Zheng Xinghe jeta un coup d'œil à Shen Wuqiu et dit : « Tant qu'il fait encore frais, je vais continuer à cueillir des baies de laurier. »

Sans attendre que Shen Wuqiu en dise plus, il suivit rapidement Gu Lingyu.

Shen Wuqiu les regarda disparaître dans les profondeurs du bosquet de myrte, jeta un coup d'œil à la boîte de provisions qu'elle tenait à la main et ressentit inexplicablement une vague de colère. Au moment où elle s'apprêtait à déverser sa frustration sur le poisson séché, Zhao Jiujiu et Daiying arrivèrent, portant un demi-panier de myrte.

« Qiuqiu, tu as encore parlé de Lingyu ? Je trouve que cette petite a l'air bien renfrognée malgré son teint clair. » Zhao Jiujiu les a bousculées en s'approchant.

« Je n'ai rien dit. » Shen Wuqiu aperçut Daiying, leur adressa un sourire forcé et les invita à manger des fruits. « Nous n'avons pas beaucoup d'autres fruits à la maison, juste quelques bananes et du raisin. »

Zhao Jiujiu avait extrêmement soif, et en voyant les raisins juteux, elle ne prit même pas la peine de se laver les mains avant d'en cueillir deux et de les mettre dans sa bouche.

Daiying la regarda en riant sur le côté : « Tsk, tu es dégoûtée par un peu de pulpe d'herbe sur tes vêtements, mais ça ne te dérange pas de manger avec les mains noires maintenant. »

Zhao Jiujiu leva les yeux au ciel : « J'avais soif, n'est-ce pas ? Ne crois pas que je ne t'ai pas vue cachée dans l'arbre en train de manger des baies de laurier. Elles n'étaient pas lavées, et tu en as mangé un bon nombre. »

« Ces fruits qui poussent sur l’arbre sont imprégnés de l’essence du soleil et de la lune. » Daiying haussa les épaules, puis, tout en parlant, elle prit une bouteille d’eau dans le réservoir d’eau minérale à côté d’elle, la dévissa et la lui tendit.

«

N'importe quoi

!

» Zhao Jiujiu renifla, mais prit tout de même l'eau qu'on lui offrait, pencha la tête en arrière et but la moitié de la bouteille d'un trait, puis continua vers Shen Wuqiu

: «

Je pensais que Xiao Zheng ne serait pas capable de faire ce genre de travail, mais je ne m'attendais pas à ce qu'il soit aussi travailleur. Qiuqiu, je pense qu'il a des sentiments pour toi, et qu'il est juste venu nous voir pour se faire remarquer.

»

C'est une performance, mais elle reste floue devant tout le monde.

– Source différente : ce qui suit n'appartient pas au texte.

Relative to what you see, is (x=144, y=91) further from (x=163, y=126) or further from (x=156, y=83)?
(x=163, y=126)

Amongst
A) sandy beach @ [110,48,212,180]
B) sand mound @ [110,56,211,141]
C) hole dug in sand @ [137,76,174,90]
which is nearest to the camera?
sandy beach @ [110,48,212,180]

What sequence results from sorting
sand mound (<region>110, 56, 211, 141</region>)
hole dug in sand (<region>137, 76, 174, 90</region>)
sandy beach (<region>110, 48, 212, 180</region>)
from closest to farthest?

Shen Wuqiu baissa les yeux : « Lingyu est également très travailleur. »

« Lingyu m’a vraiment impressionnée ces derniers temps. » Zhao Jiujiu jeta un coup d’œil à Daiying. « Ne te laisse pas tromper par son comportement insouciant et enfantin habituel. Ces derniers jours au jardin Yangmei, elle s’est montrée très compétente, même plus que sa mère. »

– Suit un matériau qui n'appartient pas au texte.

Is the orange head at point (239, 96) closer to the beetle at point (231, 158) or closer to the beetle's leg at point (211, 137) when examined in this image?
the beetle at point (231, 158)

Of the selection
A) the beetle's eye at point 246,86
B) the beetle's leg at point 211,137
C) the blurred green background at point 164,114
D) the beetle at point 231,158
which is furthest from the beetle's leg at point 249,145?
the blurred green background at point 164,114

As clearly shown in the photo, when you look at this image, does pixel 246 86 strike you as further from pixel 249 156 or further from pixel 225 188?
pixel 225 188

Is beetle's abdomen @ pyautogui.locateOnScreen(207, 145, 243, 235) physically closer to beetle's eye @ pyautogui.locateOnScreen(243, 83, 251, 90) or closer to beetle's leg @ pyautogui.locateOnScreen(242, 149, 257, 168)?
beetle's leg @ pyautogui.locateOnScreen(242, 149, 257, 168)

Daiying a automatiquement coupé le son de sa dernière phrase et a répondu nonchalamment : « Je me demande pour qui notre Ayu joue la comédie. »

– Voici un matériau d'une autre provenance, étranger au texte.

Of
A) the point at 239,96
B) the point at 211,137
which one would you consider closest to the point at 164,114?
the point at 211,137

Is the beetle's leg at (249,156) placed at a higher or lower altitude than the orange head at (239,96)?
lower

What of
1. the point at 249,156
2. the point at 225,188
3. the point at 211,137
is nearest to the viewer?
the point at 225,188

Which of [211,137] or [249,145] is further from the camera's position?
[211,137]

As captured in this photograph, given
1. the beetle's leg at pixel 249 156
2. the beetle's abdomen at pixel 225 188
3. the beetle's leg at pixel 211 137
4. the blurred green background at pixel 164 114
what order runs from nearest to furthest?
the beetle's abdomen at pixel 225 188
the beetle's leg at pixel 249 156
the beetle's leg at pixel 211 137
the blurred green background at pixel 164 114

«… Zhao Jiujiu était stupéfaite. Elle la regarda, l'esprit comme ailleurs. Son regard se perdit dans les profondeurs du jardin de myrte, une lueur d'incrédulité traversant ses yeux. Puis ses sourcils se froncèrent profondément. «Mon Dieu, se pourrait-il que Lingyu, cette petite fille, soit amoureuse pour la première fois ?»

"..." Daiying ne s'attendait pas à ce qu'elle ait une imagination aussi fertile.

Shen Wuqiu était elle aussi stupéfaite. Après avoir compris ce qui se passait, elle jeta un coup d'œil à Daiying et demanda rapidement : « Tante, de quoi parlez-vous ? »

Daiying craignait également que l'idée de Zhao Jiujiu soit profondément ancrée et qu'elle pense que sa fille est une chatte capricieuse, alors elle a rapidement essayé de la défendre : « Tante Wuqiu plaisante vraiment. Regardez Ayu, quand parle-t-elle aux gens sans un ton féroce ? »

Zhao Jiujiu, cependant, y réfléchissait de plus en plus et se dit que c'était bien le cas

: «

Tu ne comprends pas, n'est-ce pas

? Les adolescentes sont toutes comme ça, elles disent toujours une chose et en pensent une autre pour attirer l'attention. D'ailleurs, avant l'arrivée de Xiao Zheng, elle ne cessait de suivre Qiuqiu partout. Regarde-la maintenant.

»

Elle a parlé de manière très logique et persuasive.

Shen Wuqiu déglutit difficilement, hésitant légèrement.

Dai Ying voulait dire quelques mots pour défendre son chat, mais lorsqu'elle aperçut du coin de l'œil l'expression de Shen Wuqiu, elle hésita un instant et ravala les mots qui allaient sortir.

Voyant qu'ils restaient tous silencieux, Zhao Jiujiu fut encore plus convaincue d'avoir raison.